Clark Urged to Denounce Ark. Confederate Flag Tributes

An advisor to presidential candidate Gen. Wesley Clark is urging him to denounce President Clinton's decision, while governor of Arkansas, to sign into law several measures paying tribute to the Confederacy and Confederate flag.

"I think [Gen. Clark] would say and should say that he's against the Confederate flag wherever it is," Clark advisor and former Clinton speechwriter Michael Waldman told WABC Radio's Steve Malzberg on Sunday.

"The Confederate flag is, to many people, a symbol of racism and slavery," he added.

"If [Clark] is asked about [the Arkansas Confederate flag celebrations] he should say that it was a mistake," said Waldman. "I'm sure Bill Clinton would say the same thing."

In 1987, then-Gov. Clinton signed a bill that designates a star in the Arkansas flag as symbolic of the Confederacy and issued a proclamation designating a birthday memorial for Jefferson Davis, the president of the Confederacy, according to the Washington Times.

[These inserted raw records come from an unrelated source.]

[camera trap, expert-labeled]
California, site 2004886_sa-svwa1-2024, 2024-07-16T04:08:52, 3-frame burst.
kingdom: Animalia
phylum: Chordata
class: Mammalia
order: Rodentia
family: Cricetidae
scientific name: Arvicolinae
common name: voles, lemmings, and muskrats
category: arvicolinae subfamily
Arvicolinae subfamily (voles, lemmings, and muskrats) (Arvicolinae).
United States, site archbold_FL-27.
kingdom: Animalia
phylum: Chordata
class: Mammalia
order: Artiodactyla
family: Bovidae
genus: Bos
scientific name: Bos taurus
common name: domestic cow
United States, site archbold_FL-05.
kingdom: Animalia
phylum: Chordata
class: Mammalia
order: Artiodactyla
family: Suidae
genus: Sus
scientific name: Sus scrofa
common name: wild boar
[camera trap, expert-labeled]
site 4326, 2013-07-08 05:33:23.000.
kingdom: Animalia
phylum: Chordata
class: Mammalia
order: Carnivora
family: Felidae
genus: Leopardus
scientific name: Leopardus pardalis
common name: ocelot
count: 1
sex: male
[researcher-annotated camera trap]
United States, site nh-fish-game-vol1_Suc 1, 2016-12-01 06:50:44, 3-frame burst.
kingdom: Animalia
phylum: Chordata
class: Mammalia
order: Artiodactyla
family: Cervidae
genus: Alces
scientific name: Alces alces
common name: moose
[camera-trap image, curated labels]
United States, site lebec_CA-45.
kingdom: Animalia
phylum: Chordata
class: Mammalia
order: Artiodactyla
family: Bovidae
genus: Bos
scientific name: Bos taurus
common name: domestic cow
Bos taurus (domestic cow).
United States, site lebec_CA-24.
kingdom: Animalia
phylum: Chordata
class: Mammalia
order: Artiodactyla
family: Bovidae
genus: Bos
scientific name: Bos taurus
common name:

Two years earlier Clinton signed Act 985 into law, making Confederate Gen. Robert E. Lee's birthday a state holiday.

On Friday Gen. Clark, an Arkansan who still lives in the state, told reporters that South Carolina officials were wrong to allow the Confederate flag to fly on statehouse grounds.

"I don't believe we ought to be honoring flags that divide us," Clark said during a conference call. "I don't believe we ought to be . . . keeping that flag on state grounds or federal grounds," he complained.